* [Trecho do texto]
Acórdão nº 501/05.4TBTNV-B.C1 de Court of Appeal of Coimbra (Portugal), 01 de Março de 2010

Magistrado ResponsávelTELES PEREIRA
Data da Resolução01 de Março de 2010
EmissorCourt of Appeal of Coimbra (Portugal)

S Meio Processual: APELAÇÃO Decisão: CONFIRMADA Legislação Nacional: ARTº 771º, ALS. B) E C), DO CPC (REDACÇÃO DO DL Nº 303/2007, DE 24/08), E ARTºS 11º, Nº 1, E 12º, Nº 1, DO D.L. Nº 303/2007 Sumário: I – No comum das situações, um processo instaurado posteriormente a 01/01/2008 mas cuja tramitação ocorra por apenso a um processo matriz instaurado anteriormente a essa data (ou seja, até 31/12/2007), deve seguir, na adjectivação da respectiva instância de recurso, o regime anterior ao DL nº 303/2007.

II – Porém, o regime dos recursos em processo civil emergente do DL nº 303/2007, de 24/08, aplica-se a um recurso extraordinário de revisão (artºs 771º e segs. do CPC), mesmo que a decisão a rever tenha sido proferida num processo já pendente em 01/01/2008.

III – Deve entender-se que o disposto no artº 11º, nº 1, desse DL 303/2007 apenas se refere, ao definir o critério de aplicação da lei no tempo, aos recursos ordinários e não aos recursos extraordinários, como sucede com a revisão.

IV – A falta, no regime introduzido pelo DL nº 303/2007, de uma norma com o conteúdo do artº 710º, nº 2, do CPC (revogado por esse DL nº 303/2007), não significa que um recurso interposto de um despacho interlocutório que, em função da decisão final adoptada, não influa no exame ou decisão da causa, deva ser apreciado pelo Tribunal de recurso.

V – Funciona no nosso direito adjectivo recursório o princípio da instrumentalidade dos recursos, nos termos do qual só a concreta influência que a apreciação do recurso, ou de uma sua dimensão destacável, possa ter no julgamento da causa, legitima a apreciação do recurso, ou dessa dimensão.

VI – A questão da veracidade de um documento é inoperante para a apreciação de um recurso reportado a uma decisão final de improcedência de um recurso extraordinário de revisão, se esse documento (pressupondo a sua veracidade) for inócuo para fundamentar a revisão pretendida.

VII – A asserção, documentalmente comprovada, de que alguém não está (individualmente) colectado por determinada actividade, não exclui, por si só, a asserção de que esse alguém se dedique a essa actividade.

Decisão Texto Integral: Acordam na Secção Cível do Tribunal da Relação de Coimbra I – A Causa 1.

Deu início ao recurso de revisão[1] de cuja decisão final emergiu a presente apelação o requerimento de fls. 11/16, apresentado em 25/09/2008 (apensado, então, à acção ordinária nº 501/05.4TBTNV, no qual havia sido proferida a decisão revidenda), por A...

(Requerente da revisão e aqui Apelante), sendo tal recurso dirigido contra B...

e mulher, C...

(doravante referidos, no contexto desta apelação, como Requeridos e Apelados)[2].

* [Dados]
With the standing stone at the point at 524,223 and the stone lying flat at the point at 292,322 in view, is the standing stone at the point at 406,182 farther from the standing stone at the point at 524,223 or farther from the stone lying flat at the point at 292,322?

* [Tarefas do exercício]
A) Transcreva o trecho do acórdão que vai de "S Meio Processual: APELAÇÃO" até "DL nº 303/2007.".
B) Retome o acórdão sobre o recurso de revisão a partir do ponto em que ele termina.

* [Respostas finais]
A)
S Meio Processual: APELAÇÃO Decisão: CONFIRMADA Legislação Nacional: ARTº 771º, ALS. B) E C), DO CPC (REDACÇÃO DO DL Nº 303/2007, DE 24/08), E ARTºS 11º, Nº 1, E 12º, Nº 1, DO D.L. Nº 303/2007 Sumário: I – No comum das situações, um processo instaurado posteriormente a 01/01/2008 mas cuja tramitação ocorra por apenso a um processo matriz instaurado anteriormente a essa data (ou seja, até 31/12/2007), deve seguir, na adjectivação da respectiva instância de recurso, o regime anterior ao DL nº 303/2007.

B)
Respeita a revisão à Sentença proferida pelo Exmo. Juiz de Círculo de Tomar a fls. 382/404 (referimo-nos aqui à paginação do processo apenso), completada esta pelo Acórdão desta Relação de fls. 513/521[3] e, finalmente, pelo Acórdão do Supremo Tribunal de Justiça de fls. 595/614[4].

Resultou de tal Sentença, na parte que tematicamente interessa à presente revisão, a condenação do aqui Requerente A...– aí R. – a satisfazer aos ora Requeridos “[…] a quantia de €56.250,00, acrescida de juros à taxa legal desde a citação [do R.] (30/08/2005) e até integral pagamento” (transcrição de fls. 403 do apenso).

Corresponde esta quantia a uma prestação indemnizatória que tem na sua base uma situação de responsabilidade civil extracontratual desse R. aqui Requerente, desencadeada pela apropriação indevida por este de uma máquina industrial multicarregadora cuja propriedade dos ora Requeridos foi reconhecida nessa mesma Sentença, como passo prévio da afirmação – também contida nessa decisão – de ter o aqui Requerente violado ilicitamente esse direito de propriedade[5].

1.1.

É sobre essa determinação judicial que o Requerente pretende aqui actuar, modificando-a e privando-a, através do presente recurso extraordinário de revisão, da cobertura do caso julgado material, invocando como fundamento deste a circunstância de ter entretanto obtido dois documentos (os que juntou com o requerimento inicial a fls. 5/10), emanados da Administração Fiscal, dos quais afirma resultar que os Requeridos, em 2008 e antecedentemente, não se encontravam colectados por qualquer actividade comercial, industrial, agrícola ou profissão liberal. A relevância desta situação na condenação do Requerente na prestação indemnizatória revidenda, decorreria – e estamos a reproduzir a tese do Requerente – da circunstância de a determinação dessa indemnização ter pressuposto o exercício pelos Requeridos da actividade de construção civil[6], actividade esta que os referidos documentos desmentiriam[7].

Invoca o Requerente a este respeito os pressupostos do recurso de revisão constantes das alíneas b) e c) do artigo 771º do Código de Processo Civil (CPC)[8], dizendo serem esses dois documentos suficientes para modificar a decisão revidenda num sentido mais favorável ao Requerente (fundamento da alínea c)) e acrescentando que deles resulta, também, “[…] a falsidade do depoimento das testemunhas em que o tribunal se baseou para dar as respostas aos quesitos 12º e 15º” (nº 14 do requerimento de revisão a fls. 14 destes autos, referindo-se este trecho ao fundamento da alínea b) do referido artigo 771º)[9].

1.2.

Responderam os Requeridos ao requerimento de revisão (fls. 23/28) negando-lhe fundamento, impugnando o conteúdo do documento (o referido ao Requerido marido) no qual se pretende basear o recurso (argúem-no de falso no conteúdo atestado), juntando a esta resposta quatro documentos (fls. 29/41) – igualmente provenientes da Administração Fiscal – visando demonstrar o exercício pelo mesmo Requerido da actividade de “construtor civil”[10].

1.2.1.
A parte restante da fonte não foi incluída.